Optimize for Tokens/GPU Throughput#

Learn how to use the NeMo Microservices Customizer to create a LoRA (Low-Rank Adaptation) customization job optimized for higher tokens/GPU throughput and lower runtime. In this tutorial, we’ll use LoRA to fine-tune a model and leverage sequence packing feature to improve GPU utilization and decrease fine-tuning runtime.

Note

The time to complete this tutorial is approximately 30 minutes. In this tutorial, you run a customization job. Job duration increases with the number of model parameters and the dataset size.

Prerequisites#

  • SQuAD dataset uploaded to NeMo MS Datastore and registered in NeMo MS Entity Store. Refer to the LoRA model customization tutorial for details how to upload and register the dataset.

  • (Optional) Weights & Biases account and API key for enhanced visualization.


Create LoRA Customization Jobs#

For this tutorial, you must create two LoRA customization jobs: one with sequence_packing_enabled set to true and another with the same field set to false.

Tip

For enhanced visualization, it’s recommended to provide a WandB API key in the wandb-api-header HTTP header. Remove wandb-api-header from the request if the WANDB_API_KEY is not set.

  1. Create the customziation job with sequence packing enabled:

    export WANDB_API_KEY=<YOUR_WANDB_API_KEY>
    
    curl --location \
    "https://${CUST_HOSTNAME}/v1/customization/jobs" \
    --header "wandb-api-key: ${WANDB_API_KEY}" \
    --header 'Accept: application/json' \
    --header 'Content-Type: application/json' \
    --data '{
        "config": "meta/llama-3.1-8b-instruct",
        "dataset": {
            "name": "test-dataset"
        },
        "hyperparameters": {
            "sequence_packing_enabled": true,
            "training_type": "sft",
            "finetuning_type": "lora",
            "epochs": 10,
            "batch_size": 32,
            "learning_rate": 0.00001,
            "lora": {
                "adapter_dim": 16
            }
        }
    }' | jq
    
  2. Note the customization_id. It will be needed later.

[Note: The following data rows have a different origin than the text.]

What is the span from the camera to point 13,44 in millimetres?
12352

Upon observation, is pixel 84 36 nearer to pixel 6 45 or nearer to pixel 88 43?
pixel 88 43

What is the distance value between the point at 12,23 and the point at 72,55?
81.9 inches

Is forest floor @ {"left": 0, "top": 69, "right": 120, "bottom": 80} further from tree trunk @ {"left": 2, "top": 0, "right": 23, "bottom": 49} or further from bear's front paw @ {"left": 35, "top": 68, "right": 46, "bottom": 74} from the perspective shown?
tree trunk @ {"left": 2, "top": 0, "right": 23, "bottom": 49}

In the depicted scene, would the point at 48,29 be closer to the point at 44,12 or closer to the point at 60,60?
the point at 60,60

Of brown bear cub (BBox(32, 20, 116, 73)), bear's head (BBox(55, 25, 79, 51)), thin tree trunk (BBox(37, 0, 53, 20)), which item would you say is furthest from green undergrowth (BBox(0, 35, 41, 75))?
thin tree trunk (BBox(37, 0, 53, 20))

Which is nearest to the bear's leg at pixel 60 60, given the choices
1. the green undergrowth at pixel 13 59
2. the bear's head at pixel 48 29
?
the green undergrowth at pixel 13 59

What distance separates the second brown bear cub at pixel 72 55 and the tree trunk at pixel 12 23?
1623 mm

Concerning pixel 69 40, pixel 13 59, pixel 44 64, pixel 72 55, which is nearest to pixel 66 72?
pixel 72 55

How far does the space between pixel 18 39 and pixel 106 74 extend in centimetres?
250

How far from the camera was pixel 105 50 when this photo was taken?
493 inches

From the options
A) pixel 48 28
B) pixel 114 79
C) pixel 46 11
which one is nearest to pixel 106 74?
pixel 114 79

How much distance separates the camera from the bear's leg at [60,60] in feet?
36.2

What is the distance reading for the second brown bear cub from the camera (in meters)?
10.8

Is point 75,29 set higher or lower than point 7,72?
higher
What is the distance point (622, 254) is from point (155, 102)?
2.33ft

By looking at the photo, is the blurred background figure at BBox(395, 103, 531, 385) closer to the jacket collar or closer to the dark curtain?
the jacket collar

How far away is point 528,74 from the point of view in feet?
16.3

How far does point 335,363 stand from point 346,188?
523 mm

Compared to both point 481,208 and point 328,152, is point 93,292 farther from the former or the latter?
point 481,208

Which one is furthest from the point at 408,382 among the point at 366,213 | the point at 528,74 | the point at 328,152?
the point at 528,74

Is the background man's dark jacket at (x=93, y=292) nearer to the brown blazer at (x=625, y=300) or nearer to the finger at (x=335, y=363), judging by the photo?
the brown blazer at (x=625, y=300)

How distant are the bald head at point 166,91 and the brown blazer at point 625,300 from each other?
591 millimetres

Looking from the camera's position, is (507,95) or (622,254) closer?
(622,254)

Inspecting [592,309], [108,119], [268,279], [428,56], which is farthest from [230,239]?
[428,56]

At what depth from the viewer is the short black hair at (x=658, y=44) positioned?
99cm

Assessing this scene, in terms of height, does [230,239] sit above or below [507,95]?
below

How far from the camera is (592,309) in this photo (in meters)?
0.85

  3. Create another customization job with sequence packing disabled:

    export WANDB_API_KEY=<YOUR_WANDB_API_KEY>
    
    curl --location \
    "https://${CUST_HOSTNAME}/v1/customization/jobs" \
    --header "wandb-api-key: ${WANDB_API_KEY}" 
    --header 'Accept: application/json' \
    --header 'Content-Type: application/json' \
    --data '{
        "config": "meta/llama-3.1-8b-instruct",
        "dataset": {
            "name": "test-dataset"
        },
        "hyperparameters": {
            "sequence_packing_enabled": false,
            "training_type": "sft",
            "finetuning_type": "lora",
            "epochs": 10,
            "batch_size": 32,
            "learning_rate": 0.00001,
            "lora": {
                "adapter_dim": 16
            }
        }
    }' | jq
    
  4. Note the customization_id. It will be needed later.

Monitor LoRA Customization Jobs#

Use the customization_id from each job to make a GET request for status details.

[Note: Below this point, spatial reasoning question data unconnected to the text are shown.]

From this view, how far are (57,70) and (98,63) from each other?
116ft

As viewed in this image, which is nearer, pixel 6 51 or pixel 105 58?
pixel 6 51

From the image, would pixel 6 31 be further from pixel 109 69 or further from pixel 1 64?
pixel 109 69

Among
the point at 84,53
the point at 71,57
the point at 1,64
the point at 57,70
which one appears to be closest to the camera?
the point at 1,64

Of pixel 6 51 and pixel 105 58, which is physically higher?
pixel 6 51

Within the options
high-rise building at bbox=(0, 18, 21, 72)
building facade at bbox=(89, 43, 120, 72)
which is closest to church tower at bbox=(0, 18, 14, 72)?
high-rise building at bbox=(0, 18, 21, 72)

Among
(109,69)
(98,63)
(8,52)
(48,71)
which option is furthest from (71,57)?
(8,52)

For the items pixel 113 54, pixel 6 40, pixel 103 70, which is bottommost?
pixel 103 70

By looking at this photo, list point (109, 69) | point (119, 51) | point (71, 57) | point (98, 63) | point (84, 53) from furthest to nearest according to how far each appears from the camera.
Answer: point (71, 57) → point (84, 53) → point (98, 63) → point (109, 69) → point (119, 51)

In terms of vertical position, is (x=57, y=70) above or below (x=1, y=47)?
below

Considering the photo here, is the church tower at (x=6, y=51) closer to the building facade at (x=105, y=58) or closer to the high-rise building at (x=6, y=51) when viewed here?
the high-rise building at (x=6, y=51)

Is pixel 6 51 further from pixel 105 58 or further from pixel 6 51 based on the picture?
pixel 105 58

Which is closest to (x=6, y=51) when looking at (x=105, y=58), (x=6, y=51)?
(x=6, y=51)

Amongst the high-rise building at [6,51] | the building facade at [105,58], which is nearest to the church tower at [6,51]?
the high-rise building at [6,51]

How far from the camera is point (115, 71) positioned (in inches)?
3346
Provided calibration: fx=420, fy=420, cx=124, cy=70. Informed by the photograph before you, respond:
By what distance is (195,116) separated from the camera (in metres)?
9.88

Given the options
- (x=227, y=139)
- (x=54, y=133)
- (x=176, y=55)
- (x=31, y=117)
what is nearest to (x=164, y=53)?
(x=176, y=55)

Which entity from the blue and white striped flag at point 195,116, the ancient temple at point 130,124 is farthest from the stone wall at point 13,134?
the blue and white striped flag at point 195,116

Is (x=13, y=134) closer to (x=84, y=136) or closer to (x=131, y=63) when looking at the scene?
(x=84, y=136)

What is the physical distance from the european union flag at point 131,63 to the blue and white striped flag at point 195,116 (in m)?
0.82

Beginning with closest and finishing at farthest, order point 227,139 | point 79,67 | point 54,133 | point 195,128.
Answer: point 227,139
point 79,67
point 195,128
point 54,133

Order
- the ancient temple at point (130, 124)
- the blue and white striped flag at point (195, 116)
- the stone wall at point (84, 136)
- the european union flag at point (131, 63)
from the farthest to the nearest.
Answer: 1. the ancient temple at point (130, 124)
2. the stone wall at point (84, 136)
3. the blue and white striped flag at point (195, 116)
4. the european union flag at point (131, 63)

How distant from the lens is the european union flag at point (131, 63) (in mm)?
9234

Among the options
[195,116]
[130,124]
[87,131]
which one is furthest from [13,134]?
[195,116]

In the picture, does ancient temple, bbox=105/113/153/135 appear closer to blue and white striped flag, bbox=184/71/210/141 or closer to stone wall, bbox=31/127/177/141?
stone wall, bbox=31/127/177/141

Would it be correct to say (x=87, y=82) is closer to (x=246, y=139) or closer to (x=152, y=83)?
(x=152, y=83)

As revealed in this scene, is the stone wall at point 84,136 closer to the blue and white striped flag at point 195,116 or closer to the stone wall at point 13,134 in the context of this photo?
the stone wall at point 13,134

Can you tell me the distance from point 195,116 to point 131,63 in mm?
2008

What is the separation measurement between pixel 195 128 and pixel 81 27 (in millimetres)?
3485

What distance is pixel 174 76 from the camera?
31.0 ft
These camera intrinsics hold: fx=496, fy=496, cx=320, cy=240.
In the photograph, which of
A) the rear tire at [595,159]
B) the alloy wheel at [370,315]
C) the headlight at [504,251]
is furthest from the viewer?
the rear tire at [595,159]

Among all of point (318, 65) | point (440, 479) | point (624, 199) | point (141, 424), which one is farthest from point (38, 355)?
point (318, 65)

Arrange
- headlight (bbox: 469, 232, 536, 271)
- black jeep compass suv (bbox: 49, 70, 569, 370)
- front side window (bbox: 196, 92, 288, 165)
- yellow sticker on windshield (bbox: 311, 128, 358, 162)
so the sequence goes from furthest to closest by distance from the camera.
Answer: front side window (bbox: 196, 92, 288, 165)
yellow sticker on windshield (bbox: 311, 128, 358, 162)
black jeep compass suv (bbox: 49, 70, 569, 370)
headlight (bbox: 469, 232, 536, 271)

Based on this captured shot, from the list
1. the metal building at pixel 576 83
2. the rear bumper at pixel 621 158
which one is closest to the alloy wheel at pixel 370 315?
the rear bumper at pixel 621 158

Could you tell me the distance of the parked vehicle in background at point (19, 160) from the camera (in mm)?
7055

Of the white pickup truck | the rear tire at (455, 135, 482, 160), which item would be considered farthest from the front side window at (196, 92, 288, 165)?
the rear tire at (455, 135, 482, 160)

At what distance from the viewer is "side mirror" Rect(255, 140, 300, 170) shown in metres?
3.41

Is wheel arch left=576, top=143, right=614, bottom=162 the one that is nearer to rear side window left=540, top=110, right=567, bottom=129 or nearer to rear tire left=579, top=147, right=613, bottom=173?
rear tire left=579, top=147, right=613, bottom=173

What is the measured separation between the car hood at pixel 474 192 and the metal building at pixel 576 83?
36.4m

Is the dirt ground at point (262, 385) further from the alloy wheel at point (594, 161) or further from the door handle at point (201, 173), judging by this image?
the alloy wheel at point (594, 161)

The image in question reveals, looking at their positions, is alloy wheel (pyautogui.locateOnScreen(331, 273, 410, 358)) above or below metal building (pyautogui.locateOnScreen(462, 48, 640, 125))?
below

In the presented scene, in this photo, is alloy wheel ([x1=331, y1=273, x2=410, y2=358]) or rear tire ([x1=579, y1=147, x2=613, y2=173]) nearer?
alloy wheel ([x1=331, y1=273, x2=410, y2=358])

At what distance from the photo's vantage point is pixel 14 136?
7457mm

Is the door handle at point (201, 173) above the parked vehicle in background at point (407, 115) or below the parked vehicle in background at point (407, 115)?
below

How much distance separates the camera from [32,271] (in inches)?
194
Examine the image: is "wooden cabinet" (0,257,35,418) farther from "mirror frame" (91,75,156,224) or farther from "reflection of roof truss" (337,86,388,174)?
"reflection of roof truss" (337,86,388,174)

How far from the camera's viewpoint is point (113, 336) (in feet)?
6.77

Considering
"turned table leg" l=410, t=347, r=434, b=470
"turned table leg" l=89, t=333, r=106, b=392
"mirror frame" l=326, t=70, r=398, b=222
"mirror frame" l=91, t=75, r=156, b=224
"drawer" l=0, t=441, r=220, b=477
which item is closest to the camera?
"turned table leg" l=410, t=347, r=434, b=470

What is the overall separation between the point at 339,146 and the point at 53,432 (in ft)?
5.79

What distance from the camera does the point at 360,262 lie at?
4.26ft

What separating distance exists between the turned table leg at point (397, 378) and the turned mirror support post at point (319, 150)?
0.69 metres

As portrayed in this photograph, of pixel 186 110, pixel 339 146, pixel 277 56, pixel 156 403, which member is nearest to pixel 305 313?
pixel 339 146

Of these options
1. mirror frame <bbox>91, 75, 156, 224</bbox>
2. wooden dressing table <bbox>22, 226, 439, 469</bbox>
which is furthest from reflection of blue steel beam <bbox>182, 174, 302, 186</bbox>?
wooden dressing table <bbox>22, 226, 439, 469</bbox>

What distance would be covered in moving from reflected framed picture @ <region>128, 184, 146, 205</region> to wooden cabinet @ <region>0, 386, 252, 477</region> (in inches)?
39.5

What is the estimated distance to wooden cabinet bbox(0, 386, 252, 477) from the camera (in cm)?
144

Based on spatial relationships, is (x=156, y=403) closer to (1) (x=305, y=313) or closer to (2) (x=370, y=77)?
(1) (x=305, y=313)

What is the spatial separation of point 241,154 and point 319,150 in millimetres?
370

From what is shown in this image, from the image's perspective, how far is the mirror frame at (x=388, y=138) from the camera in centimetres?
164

curl ${CUST_HOSTNAME}/v1/customization/jobs/${customizationID}/status | jq

The response includes timestamped training and validation loss values. The expected validation loss for both jobs should be similar.

View Jobs in Weights & Biases#

To enable W&B integration, include your WandB API key when creating a customization job in the call header. Then view your results at wandb.ai under the nvidia-nemo-customizer project.

Validation Loss Curves#

The expected validation loss curves should match closely for both jobs. W&B chart - val_loss

Sequence packed version should complete significantly faster. W&B chart - runtime

GPU Utilization#

Sequence packed version should have a higher GPU utilization. W&B chart - gpu utilizaiton

GPU Memory Allocation#

Sequence packed version should have a higher GPU Memory Allocation. W&B chart - gpu memory

Sequence Packing Statistics#

Sequence packing statistics can be found under run config. W&B chart - sequence packing stats

Note

The W&B integration is optional. When enabled, we’ll send training metrics to W&B using your API key. While we encrypt your API key and don’t log it internally, please review W&B’s terms of service before use.

Next Steps#

Now that you have created an optimized customization job, you can evaluate the output using NeMo Microservices Evaluator.